INPUT DATA:
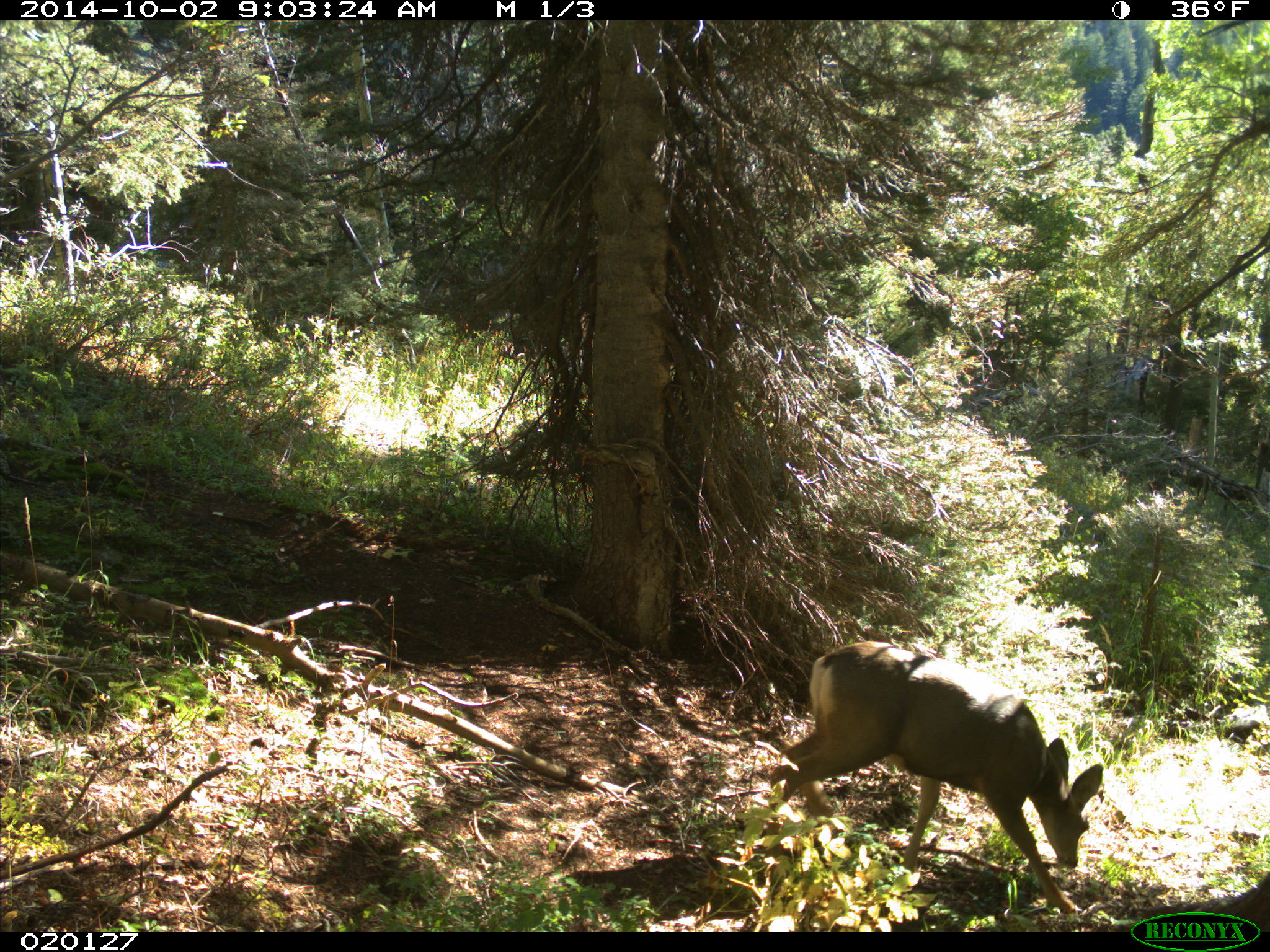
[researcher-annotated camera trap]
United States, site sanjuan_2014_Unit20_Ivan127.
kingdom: Animalia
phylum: Chordata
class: Mammalia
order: Artiodactyla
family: Cervidae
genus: Odocoileus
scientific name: Odocoileus hemionus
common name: mule deer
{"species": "Odocoileus hemionus (mule deer)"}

TASK TO COMPLETE: Word for word, restate only the lines from the one containing "family: Cervidae" through the last line of the entries, with both ends kept.

RESPONSE TO THIS EXERCISE:
family: Cervidae
genus: Odocoileus
scientific name: Odocoileus hemionus
common name: mule deer
{"species": "Odocoileus hemionus (mule deer)"}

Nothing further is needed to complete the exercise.